(Reading passage begins)
AssemblyAI integration for Semantic Kernel
February 19, 2024 ยท View on GitHub
AssemblyAI integration for Semantic Kernel
Transcribe audio using AssemblyAI with Semantic Kernel plugins.
Get started
Add the AssemblyAI.SemanticKernel NuGet package to your project.
dotnet add package AssemblyAI.SemanticKernel
Next, register the AssemblyAI plugin into your kernel:
using AssemblyAI.SemanticKernel;
using Microsoft.SemanticKernel;
// Build your kernel
var kernelBuilder = Kernel.CreateBuilder();
// add services like LLMs etc.
// Get AssemblyAI API key from env variables, or much better, from .NET configuration
string apiKey = Environment.GetEnvironmentVariable("ASSEMBLYAI_API_KEY")
?? throw new Exception("ASSEMBLYAI_API_KEY env variable not configured.");
kernelBuilder.AddAssemblyAIPlugin(new AssemblyAIPluginOptions
{
ApiKey = apiKey,
PluginName = null,
AllowFileSystemAccess = false
});
var kernel = kernelBuilder.Build();
You can configure three options:
- ApiKey: Configure the AssemblyAI API key
- PluginName: Configure the name of the plugin inside of Semantic Kernel. Defaults to
"AssemblyAIPlugin". - AllowFileSystemAccess: Allow the plugin to read files from the file system to upload audio files for transcriptions. Defaults to
false.
kernelBuilder.AddAssemblyAIPlugin has overloads to configure the plugin using configuration and through a lambda.
Usage
Get the Transcribe function from the transcript plugin and invoke it with the context variables.
var result = await kernel.InvokeAsync<string>(
nameof(AssemblyAIPlugin),
AssemblyAIPlugin.TranscribeFunctionName,
new KernelArguments
{
["INPUT"] = "https://storage.googleapis.com/aai-docs-samples/espn.m4a"
}
);
Console.WriteLine(result);
You can also upload local audio and video file. To do this:
- Set the
AssemblyAIPluginOptions.AllowFileSystemAccesstotrue. - Configure the
INPUTvariable with a local file path.
kernelBuilder.AddAssemblyAIPlugin(new AssemblyAIPluginOptions
{
ApiKey = apiKey,
AllowFileSystemAccess = true
});
...
var result = await kernel.InvokeAsync<string>(
nameof(AssemblyAIPlugin),
AssemblyAIPlugin.TranscribeFunctionName,
new KernelArguments
{
["INPUT"] = "./espn.m4a"
}
);
Console.WriteLine(result);
You can also invoke the function from within a semantic function like this.
const string prompt = """
Here is a transcript:
{{AssemblyAIPlugin.Transcribe "https://storage.googleapis.com/aai-docs-samples/espn.m4a"}}
---
Summarize the transcript.
""";
var result = await kernel.InvokePromptAsync<string>(prompt);
Console.WriteLine(result);
All the code above explicitly invokes the transcript plugin, but it can also be invoked as part of a plan. Check out the Sample project) which uses a plan to transcribe an audio file in addition to explicit invocation.
Notes
- The AssemblyAI integration only supports Semantic Kernel with .NET at this moment. If there's demand, we will extend support to other platforms, so let us know!
- Feel free to file an issue in case of bugs or feature requests.
(Reading passage ends)
(Supplied material begins)
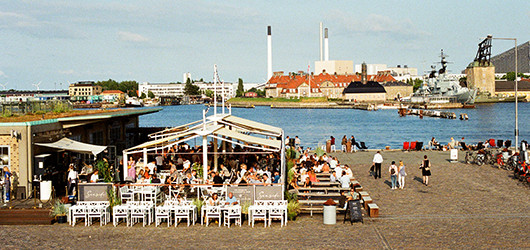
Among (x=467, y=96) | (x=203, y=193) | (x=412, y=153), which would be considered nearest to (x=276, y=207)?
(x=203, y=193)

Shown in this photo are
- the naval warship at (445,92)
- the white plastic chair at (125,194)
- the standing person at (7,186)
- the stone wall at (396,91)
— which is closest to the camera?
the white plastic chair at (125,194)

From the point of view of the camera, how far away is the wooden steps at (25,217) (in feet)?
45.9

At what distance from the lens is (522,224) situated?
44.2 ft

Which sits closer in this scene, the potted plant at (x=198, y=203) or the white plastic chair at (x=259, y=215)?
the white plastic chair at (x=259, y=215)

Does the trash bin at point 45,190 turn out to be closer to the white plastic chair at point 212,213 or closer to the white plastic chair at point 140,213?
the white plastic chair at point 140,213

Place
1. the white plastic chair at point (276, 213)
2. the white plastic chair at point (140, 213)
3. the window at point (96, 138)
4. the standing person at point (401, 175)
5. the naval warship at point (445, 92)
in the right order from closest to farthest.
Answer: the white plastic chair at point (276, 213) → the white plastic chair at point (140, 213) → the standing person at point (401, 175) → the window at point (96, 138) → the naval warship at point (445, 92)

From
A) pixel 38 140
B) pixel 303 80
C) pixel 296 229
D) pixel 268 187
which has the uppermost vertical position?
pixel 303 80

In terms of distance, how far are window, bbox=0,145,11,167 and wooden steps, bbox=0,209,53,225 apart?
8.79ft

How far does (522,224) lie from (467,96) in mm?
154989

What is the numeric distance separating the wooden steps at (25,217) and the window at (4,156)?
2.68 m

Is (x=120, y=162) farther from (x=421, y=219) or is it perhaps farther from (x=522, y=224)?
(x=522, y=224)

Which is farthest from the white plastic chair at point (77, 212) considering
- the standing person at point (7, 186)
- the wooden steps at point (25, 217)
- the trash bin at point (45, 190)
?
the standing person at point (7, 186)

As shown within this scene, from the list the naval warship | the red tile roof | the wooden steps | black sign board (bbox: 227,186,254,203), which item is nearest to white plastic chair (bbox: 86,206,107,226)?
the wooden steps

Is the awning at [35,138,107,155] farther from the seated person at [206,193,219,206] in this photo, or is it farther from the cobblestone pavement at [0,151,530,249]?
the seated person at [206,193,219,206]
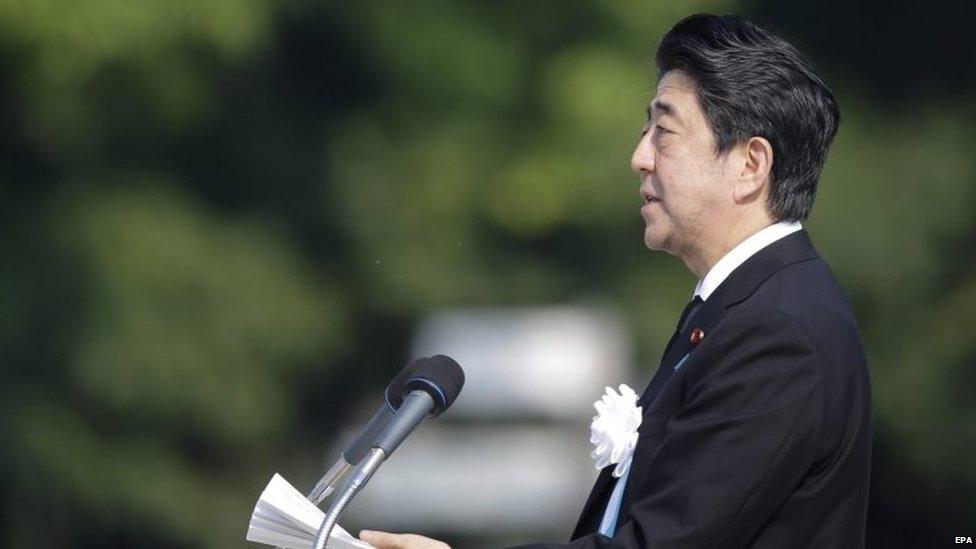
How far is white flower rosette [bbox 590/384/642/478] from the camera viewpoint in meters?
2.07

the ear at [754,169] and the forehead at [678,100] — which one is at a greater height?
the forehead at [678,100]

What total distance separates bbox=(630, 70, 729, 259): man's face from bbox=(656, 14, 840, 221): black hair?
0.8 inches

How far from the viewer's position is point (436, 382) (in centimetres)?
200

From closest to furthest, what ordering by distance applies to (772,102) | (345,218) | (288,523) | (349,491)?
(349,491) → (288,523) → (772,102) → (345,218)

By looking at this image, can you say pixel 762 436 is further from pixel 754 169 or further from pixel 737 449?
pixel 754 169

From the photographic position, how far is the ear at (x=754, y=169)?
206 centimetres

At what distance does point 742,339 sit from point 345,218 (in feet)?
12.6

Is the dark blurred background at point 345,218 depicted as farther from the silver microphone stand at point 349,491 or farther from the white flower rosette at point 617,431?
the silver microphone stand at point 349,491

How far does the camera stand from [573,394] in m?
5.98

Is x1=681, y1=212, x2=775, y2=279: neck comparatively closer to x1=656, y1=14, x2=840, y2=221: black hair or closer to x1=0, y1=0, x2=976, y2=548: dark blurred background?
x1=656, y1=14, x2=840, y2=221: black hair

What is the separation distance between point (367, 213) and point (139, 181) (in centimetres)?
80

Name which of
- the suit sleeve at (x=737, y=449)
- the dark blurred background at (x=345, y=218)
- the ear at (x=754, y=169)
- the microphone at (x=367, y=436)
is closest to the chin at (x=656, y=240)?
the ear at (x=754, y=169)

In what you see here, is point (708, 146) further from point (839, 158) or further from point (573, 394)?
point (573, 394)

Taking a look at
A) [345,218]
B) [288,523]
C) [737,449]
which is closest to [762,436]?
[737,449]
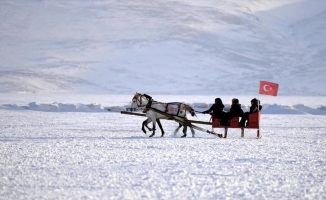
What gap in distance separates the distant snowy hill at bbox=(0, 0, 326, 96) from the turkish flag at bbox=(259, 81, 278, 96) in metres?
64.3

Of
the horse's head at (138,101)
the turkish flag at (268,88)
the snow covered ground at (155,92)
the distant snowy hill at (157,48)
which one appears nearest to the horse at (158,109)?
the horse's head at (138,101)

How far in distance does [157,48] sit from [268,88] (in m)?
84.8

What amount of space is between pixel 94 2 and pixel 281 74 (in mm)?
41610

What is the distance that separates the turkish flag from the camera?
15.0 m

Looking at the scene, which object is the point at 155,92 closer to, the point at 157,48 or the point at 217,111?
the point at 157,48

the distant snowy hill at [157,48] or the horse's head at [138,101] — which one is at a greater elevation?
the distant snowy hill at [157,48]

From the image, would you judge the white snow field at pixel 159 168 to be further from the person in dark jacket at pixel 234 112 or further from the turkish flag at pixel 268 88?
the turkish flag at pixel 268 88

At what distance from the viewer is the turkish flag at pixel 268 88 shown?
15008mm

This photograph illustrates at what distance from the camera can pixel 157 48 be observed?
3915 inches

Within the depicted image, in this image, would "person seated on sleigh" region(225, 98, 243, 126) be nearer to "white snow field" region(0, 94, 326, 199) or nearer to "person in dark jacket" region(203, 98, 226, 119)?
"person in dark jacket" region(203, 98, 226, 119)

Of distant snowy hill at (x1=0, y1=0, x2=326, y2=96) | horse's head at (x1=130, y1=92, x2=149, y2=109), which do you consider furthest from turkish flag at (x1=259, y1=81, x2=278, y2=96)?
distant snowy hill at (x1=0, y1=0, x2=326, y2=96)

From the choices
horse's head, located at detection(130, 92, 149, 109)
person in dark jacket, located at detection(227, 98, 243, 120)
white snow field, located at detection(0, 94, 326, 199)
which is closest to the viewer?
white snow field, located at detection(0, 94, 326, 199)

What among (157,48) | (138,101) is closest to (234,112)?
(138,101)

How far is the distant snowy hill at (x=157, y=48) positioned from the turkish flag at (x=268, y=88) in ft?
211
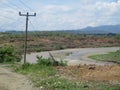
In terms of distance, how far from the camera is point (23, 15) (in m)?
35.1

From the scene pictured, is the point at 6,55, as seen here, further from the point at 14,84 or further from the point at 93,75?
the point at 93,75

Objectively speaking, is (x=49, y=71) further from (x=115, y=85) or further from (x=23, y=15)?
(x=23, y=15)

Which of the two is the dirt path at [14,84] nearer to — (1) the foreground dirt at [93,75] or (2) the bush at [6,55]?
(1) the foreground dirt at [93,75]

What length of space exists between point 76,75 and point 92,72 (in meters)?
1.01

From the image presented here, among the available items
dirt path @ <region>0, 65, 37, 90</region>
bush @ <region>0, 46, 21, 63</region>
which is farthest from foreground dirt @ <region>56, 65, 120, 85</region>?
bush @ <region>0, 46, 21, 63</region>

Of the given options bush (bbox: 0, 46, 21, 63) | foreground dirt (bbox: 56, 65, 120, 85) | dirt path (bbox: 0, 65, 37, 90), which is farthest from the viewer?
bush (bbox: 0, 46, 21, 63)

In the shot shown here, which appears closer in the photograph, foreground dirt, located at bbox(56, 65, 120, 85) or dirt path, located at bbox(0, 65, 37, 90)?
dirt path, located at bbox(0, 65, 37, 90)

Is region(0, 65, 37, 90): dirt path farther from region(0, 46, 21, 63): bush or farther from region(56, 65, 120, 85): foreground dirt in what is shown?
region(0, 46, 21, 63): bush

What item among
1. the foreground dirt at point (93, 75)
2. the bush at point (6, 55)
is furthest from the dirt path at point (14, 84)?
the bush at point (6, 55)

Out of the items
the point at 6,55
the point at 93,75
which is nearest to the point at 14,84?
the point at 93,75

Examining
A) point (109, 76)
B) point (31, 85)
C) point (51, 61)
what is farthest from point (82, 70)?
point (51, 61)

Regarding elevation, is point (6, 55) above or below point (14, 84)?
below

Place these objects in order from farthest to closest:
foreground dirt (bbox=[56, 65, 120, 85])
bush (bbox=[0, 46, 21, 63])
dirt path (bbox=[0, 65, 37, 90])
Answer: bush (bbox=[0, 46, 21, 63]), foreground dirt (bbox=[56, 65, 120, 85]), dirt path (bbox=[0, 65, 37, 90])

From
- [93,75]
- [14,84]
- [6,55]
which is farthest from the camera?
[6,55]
(Supplied material ends)
* _Required tasks_:
A) Answer these questions from the AssemblyAI integration page:
(i) Which NuGet package do you add to the project?
(ii) What is the default value of PluginName?
(iii) Which platform is the only one the integration supports at this moment?
B) Reproduce everything on the AssemblyAI integration page from "const string prompt" down to "to explicit invocation.".
The material is separate from the AssemblyAI integration page.

* _Solutions to each task_:
A)
(i) AssemblyAI.SemanticKernel
(ii) "AssemblyAIPlugin"
(iii) Semantic Kernel with .NET

B)
const string prompt = """
Here is a transcript:
{{AssemblyAIPlugin.Transcribe "https://storage.googleapis.com/aai-docs-samples/espn.m4a"}}
---
Summarize the transcript.
""";
var result = await kernel.InvokePromptAsync<string>(prompt);
Console.WriteLine(result);
All the code above explicitly invokes the transcript plugin, but it can also be invoked as part of a plan. Check out the Sample project) which uses a plan to transcribe an audio file in addition to explicit invocation.